> Document passage
Start of Block

10 Years of the LDP: Supporting Adaptations and Improvements in Leadership Development
The MSH Leadership Development Program (LDP) has reached more than 40 countries over the past ten years since it was first developed in 2002 in Egypt. MSH is sponsoring several shared learning events this year to celebrate LDP’s 10th birthday and support the program as it matures.
The first of these events was a two-part LeaderNet Seminar Series: Leading for Results (March 19–23), and Sustaining and Scaling up the LDP (May 14–18). LDP facilitators and managers were invited to share success stories, results, and adaptations they have made to improve the LDP. Participants were also encouraged to describe challenges and give suggestions for improving the program. All of these insights and feedback were shared with the global community of facilitators through the LeaderNet discussion board and through daily announcements.
The overall objective of the seminar was to share experiences in leadership development, and to apply this experience to improving future leadership development programs (LDPs and others) for leading sustainable health improvements.

End of Block

> Data provided
Start of Block

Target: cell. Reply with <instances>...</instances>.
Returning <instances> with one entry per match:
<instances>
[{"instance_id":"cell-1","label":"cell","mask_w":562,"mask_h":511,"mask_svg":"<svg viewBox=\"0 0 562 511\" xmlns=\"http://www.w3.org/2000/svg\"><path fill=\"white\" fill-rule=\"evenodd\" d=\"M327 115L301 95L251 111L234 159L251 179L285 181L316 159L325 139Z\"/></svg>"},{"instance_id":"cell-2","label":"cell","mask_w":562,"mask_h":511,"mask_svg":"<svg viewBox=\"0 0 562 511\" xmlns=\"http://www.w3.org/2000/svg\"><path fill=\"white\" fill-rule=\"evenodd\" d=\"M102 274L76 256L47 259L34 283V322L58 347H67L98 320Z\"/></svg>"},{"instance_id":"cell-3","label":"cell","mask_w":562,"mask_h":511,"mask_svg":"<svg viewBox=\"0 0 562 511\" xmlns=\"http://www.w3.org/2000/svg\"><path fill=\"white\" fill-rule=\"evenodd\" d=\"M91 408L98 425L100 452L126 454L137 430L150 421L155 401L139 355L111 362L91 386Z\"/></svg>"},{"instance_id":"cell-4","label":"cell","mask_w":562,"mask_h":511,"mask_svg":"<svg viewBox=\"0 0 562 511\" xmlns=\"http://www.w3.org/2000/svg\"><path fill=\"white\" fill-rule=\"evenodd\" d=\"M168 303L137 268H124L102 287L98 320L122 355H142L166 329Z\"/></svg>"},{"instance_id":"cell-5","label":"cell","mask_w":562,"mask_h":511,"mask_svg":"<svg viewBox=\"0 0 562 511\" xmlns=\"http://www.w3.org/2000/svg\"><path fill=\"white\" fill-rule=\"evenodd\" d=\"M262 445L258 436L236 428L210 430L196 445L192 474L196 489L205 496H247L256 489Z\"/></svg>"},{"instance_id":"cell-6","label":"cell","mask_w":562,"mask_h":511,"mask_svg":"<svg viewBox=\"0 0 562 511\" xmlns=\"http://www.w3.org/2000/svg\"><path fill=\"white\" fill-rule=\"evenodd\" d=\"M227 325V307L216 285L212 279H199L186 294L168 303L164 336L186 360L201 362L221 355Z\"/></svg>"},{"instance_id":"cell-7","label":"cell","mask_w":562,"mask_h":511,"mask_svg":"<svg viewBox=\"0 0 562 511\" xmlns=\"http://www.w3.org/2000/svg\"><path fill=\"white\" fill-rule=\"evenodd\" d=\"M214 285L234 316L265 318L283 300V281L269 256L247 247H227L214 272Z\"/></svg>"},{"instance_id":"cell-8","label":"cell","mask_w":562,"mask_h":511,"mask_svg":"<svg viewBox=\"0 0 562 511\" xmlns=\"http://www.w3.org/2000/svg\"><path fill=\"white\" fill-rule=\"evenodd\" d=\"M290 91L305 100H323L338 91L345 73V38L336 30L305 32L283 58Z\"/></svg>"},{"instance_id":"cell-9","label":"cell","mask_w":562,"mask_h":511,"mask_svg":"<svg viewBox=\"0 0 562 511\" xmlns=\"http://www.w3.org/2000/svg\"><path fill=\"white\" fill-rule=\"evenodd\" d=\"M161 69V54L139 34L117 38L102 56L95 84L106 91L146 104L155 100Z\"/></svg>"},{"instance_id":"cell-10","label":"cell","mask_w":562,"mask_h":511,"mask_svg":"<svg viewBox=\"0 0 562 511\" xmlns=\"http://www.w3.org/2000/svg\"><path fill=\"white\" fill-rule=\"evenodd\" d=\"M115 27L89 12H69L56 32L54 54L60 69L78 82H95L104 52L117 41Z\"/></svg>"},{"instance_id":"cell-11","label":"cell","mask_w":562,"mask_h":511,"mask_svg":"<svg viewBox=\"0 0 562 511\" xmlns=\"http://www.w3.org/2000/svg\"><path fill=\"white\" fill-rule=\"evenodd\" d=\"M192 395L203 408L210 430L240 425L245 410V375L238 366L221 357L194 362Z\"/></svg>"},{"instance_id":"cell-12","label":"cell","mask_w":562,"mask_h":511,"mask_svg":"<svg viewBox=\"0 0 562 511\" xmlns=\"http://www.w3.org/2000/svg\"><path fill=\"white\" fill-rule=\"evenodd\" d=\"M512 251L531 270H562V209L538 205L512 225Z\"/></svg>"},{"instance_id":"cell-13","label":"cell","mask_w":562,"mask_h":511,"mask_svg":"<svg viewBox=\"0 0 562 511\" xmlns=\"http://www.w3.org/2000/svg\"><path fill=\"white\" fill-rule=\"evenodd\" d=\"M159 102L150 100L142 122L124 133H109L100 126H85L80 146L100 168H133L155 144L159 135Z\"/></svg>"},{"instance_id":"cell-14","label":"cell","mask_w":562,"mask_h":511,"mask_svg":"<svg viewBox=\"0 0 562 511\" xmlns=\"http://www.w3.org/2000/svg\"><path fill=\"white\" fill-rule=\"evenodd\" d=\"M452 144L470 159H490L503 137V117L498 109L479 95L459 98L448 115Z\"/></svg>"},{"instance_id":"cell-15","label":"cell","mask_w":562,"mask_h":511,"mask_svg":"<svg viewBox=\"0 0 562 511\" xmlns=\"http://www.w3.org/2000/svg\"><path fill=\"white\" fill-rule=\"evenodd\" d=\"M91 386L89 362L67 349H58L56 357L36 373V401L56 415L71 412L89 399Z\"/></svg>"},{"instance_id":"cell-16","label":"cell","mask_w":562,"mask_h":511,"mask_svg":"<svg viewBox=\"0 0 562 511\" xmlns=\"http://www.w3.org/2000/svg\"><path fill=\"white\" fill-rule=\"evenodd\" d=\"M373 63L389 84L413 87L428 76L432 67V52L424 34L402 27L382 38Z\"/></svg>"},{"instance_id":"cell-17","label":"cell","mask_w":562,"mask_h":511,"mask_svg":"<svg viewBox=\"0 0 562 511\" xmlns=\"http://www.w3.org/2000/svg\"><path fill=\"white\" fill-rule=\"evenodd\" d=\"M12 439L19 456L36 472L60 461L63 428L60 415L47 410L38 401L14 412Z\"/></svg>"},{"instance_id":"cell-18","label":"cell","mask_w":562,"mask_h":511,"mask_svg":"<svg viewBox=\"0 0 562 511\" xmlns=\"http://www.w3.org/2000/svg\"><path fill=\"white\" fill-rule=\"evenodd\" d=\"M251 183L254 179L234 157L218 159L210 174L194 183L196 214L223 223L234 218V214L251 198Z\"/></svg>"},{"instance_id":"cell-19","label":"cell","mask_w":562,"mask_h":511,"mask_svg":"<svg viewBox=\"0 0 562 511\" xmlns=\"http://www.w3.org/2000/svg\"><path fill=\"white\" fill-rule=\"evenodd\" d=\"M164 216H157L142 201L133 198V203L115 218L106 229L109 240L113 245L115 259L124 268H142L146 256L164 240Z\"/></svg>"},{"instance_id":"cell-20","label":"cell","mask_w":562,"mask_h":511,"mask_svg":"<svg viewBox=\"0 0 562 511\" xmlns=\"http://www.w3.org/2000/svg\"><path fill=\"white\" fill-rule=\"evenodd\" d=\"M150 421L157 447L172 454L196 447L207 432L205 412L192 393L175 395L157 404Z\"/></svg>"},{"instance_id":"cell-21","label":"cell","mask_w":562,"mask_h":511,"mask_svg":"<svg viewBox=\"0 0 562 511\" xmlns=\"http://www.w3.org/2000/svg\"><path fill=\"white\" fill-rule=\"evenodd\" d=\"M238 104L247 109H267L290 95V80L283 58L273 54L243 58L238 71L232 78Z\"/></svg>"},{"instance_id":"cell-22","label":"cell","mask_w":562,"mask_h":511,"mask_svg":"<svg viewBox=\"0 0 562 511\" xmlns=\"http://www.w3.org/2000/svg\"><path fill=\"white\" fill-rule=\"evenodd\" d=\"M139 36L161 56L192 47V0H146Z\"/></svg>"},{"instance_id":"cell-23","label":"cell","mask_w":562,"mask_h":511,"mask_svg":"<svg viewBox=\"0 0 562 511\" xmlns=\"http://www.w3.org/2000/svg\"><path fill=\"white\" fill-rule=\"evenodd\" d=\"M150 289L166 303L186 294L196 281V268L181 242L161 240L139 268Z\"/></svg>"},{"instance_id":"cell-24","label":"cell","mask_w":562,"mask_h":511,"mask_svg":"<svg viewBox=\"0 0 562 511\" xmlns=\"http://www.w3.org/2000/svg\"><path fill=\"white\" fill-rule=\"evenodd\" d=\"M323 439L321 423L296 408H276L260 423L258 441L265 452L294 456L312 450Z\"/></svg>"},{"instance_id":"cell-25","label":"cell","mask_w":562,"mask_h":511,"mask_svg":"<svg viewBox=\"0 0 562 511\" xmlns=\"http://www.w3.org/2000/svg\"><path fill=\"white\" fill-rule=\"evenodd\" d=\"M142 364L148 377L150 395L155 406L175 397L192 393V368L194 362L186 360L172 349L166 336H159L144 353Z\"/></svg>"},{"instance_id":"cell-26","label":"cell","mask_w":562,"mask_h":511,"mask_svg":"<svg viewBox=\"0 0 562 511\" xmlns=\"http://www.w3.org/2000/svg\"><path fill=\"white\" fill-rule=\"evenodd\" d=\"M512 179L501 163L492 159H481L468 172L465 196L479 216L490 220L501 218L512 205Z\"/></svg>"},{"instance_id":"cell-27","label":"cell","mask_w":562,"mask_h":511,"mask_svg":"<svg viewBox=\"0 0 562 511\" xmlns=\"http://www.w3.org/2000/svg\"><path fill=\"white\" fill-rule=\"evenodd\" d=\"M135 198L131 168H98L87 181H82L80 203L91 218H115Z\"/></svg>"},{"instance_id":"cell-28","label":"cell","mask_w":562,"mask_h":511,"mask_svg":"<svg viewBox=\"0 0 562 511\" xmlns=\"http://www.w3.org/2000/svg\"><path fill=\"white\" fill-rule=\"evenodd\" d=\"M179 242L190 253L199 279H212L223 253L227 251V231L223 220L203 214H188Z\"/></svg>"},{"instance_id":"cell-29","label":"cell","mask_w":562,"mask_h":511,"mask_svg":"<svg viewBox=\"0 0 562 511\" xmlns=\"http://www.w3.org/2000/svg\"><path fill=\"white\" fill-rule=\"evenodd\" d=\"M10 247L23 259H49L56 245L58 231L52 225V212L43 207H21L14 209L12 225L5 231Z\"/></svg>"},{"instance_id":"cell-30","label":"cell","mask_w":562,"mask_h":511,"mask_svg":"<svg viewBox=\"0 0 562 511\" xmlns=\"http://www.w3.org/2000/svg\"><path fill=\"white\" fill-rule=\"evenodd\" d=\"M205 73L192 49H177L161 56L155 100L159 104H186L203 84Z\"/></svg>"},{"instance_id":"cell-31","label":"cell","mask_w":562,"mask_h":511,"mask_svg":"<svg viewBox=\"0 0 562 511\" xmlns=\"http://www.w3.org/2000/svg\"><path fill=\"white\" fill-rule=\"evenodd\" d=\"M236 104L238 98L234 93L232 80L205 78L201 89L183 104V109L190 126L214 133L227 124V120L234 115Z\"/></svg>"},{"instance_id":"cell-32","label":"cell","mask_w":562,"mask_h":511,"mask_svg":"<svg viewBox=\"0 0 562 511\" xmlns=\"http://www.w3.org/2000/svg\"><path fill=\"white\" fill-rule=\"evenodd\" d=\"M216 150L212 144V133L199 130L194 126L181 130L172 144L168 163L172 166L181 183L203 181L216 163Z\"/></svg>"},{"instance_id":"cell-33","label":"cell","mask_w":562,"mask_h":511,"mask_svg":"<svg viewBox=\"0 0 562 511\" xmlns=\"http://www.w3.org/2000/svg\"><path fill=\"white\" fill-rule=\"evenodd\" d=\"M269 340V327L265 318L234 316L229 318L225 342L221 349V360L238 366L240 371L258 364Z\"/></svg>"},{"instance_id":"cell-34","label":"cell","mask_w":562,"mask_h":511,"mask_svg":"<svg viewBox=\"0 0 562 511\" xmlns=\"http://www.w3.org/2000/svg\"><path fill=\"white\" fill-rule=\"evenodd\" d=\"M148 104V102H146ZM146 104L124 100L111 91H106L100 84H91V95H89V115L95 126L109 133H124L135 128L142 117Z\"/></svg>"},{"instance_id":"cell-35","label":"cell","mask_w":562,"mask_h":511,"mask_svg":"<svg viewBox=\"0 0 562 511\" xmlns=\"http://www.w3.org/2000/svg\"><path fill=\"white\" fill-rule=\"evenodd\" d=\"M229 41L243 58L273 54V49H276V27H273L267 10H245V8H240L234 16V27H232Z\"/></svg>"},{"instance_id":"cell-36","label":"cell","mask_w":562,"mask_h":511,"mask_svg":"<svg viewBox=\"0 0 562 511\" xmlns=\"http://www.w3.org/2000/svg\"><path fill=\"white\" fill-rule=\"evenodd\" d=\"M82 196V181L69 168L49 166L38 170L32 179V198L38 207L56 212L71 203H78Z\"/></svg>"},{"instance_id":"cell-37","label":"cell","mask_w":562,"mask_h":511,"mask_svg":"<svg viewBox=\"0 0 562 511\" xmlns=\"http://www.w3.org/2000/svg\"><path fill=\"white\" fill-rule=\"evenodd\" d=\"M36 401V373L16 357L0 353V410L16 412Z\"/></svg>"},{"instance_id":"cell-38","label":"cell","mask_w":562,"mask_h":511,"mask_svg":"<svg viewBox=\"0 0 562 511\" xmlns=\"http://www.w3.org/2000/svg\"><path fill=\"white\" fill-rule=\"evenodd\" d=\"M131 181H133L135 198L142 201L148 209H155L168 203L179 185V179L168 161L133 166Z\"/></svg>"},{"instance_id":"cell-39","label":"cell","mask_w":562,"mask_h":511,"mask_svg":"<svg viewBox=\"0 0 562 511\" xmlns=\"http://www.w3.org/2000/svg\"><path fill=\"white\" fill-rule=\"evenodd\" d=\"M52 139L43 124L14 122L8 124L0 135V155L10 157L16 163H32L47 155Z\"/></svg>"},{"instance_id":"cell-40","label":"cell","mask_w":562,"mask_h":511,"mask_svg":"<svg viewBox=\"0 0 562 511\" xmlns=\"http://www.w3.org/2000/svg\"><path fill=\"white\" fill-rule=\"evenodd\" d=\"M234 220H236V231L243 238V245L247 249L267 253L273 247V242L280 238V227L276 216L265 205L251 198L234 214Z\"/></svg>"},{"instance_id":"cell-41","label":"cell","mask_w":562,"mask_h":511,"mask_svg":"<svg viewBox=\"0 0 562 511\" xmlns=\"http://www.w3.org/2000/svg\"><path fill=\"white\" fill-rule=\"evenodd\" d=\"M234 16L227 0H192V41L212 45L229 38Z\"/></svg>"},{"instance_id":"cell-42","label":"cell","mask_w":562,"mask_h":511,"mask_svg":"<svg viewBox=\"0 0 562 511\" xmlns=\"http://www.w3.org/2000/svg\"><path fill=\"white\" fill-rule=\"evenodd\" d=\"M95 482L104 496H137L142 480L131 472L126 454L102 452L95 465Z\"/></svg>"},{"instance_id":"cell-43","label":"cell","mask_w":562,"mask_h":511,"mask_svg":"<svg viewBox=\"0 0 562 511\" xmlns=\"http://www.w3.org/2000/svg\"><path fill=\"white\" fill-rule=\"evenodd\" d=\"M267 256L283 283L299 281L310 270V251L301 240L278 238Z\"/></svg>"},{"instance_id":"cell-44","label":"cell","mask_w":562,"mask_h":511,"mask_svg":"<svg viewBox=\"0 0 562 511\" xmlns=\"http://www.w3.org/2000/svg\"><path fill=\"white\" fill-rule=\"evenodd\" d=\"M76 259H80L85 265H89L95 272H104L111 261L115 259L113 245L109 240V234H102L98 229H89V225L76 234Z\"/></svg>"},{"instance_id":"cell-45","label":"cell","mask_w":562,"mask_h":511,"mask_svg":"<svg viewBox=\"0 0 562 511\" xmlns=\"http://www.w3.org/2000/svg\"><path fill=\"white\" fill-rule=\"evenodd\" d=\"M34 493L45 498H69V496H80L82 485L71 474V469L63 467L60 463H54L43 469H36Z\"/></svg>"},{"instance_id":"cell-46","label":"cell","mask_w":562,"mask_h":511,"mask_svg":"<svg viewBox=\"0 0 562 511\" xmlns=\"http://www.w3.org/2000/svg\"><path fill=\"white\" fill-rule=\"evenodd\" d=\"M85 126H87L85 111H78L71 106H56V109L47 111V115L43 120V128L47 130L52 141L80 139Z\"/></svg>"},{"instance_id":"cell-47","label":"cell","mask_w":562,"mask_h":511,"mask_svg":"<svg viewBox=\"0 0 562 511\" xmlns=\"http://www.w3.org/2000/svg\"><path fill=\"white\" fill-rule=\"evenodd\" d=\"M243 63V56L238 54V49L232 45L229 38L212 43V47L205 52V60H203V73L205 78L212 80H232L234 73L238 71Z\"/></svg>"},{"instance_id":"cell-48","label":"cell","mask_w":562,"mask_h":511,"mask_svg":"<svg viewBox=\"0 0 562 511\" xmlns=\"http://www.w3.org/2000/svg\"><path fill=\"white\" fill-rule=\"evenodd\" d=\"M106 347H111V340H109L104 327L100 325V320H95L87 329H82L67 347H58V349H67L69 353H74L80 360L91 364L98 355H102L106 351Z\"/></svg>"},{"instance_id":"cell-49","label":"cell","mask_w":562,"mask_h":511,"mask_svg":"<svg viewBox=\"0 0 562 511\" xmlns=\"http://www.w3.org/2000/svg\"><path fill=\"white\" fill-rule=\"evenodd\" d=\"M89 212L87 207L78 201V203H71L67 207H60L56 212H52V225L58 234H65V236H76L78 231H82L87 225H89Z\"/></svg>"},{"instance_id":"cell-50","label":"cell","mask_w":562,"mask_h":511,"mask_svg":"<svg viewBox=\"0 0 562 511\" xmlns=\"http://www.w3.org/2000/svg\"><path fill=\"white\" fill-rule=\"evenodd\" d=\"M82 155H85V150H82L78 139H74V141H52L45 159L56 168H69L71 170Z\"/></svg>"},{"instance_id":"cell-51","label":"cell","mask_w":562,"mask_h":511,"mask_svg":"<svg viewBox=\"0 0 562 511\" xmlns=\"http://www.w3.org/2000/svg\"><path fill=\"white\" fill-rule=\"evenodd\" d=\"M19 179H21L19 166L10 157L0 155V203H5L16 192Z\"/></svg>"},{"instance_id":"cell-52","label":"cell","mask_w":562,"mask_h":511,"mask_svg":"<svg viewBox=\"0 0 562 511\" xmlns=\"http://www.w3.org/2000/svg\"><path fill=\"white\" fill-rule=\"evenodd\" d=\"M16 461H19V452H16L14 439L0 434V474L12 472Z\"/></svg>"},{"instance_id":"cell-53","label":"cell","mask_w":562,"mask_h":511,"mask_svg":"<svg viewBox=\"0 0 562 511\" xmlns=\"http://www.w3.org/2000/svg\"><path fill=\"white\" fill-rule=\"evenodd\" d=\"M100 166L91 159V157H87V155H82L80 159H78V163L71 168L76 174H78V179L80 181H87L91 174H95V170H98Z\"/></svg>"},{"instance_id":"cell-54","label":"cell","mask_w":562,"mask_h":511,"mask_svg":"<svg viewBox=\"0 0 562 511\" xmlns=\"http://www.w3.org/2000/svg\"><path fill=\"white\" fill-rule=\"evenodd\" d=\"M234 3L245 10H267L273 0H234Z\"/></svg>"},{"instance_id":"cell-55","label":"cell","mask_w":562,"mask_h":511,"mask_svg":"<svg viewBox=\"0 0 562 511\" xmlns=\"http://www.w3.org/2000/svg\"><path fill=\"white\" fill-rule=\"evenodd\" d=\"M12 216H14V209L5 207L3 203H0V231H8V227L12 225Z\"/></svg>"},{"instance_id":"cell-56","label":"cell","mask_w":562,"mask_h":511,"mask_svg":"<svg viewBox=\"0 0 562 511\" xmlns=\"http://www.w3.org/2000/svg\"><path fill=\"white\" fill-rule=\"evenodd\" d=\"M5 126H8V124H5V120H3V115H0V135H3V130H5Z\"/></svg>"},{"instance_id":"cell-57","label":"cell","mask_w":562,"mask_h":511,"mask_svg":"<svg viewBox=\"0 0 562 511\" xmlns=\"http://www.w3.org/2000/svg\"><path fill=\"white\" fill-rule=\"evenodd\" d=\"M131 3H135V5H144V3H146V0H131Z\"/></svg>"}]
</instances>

End of Block

> Problem 1
According to the LDP anniversary text, in what year and country was the program first developed?
> Problem 2
In the LDP anniversary text, take the part that opens with the words containing "The first of" and closes with "sustainable health improvements.", and swap "facilitators" for "trainers".
> Problem 3
Carry on the LDP anniversary text from its last sentence.
The records are separate material, unconnected to the LDP anniversary text.

> Final answer 1
It was first developed in 2002 in Egypt.

> Final answer 2
The first of these events was a two-part LeaderNet Seminar Series: Leading for Results (March 19–23), and Sustaining and Scaling up the LDP (May 14–18). LDP trainers and managers were invited to share success stories, results, and adaptations they have made to improve the LDP. Participants were also encouraged to describe challenges and give suggestions for improving the program. All of these insights and feedback were shared with the global community of trainers through the LeaderNet discussion board and through daily announcements.
The overall objective of the seminar was to share experiences in leadership development, and to apply this experience to improving future leadership development programs (LDPs and others) for leading sustainable health improvements.

> Final answer 3
LDP facilitators from 39 countries participated in the seminar, and 37 facilitators from 12 countries contributed to the seminar discussion threads. In Afghanistan, the LDP has reached over 115 teams – an enormous scale up. Kalimullah Fawad from Tahkar province in Afghanistan shared this inspiring story:
The Baharak Comprehensive Health Center team chose the challenge: increase the number of women delivering babies in their facility despite available trained female staff. Their root cause analysis uncovered that female health workers were not working the overnight shift, when most of the deliveries occur. They discovered that the lack of a secure surrounding wall around the facility discouraged the female health workers from working at night. To address this, the team made building the wall around the facility their priority action. They aligned their stakeholders and creatively mobilized resources to finance the construction of the wall. As a result, female staff now perform night duty regularly and deliveries in the facility have remarkably increased.
This success story shows how focusing on a critical health service indicator – women delivering in a health facility – and then working as a team to creatively analyze the obstacles and mobilize stakeholders to find resources, is an effective strategy.
This Leadernet Seminar was an opportunity to learn about the many ways the LDP has been adapted in different places, including: adding transformational leadership exercises; rearranging the timing of sessions; and adding curriculum to focus on the needs of nurses in Guyana and Nigeria, and pharmacists in South Africa. Many also pointed out the importance of improving the M&E and coaching components in the LDP.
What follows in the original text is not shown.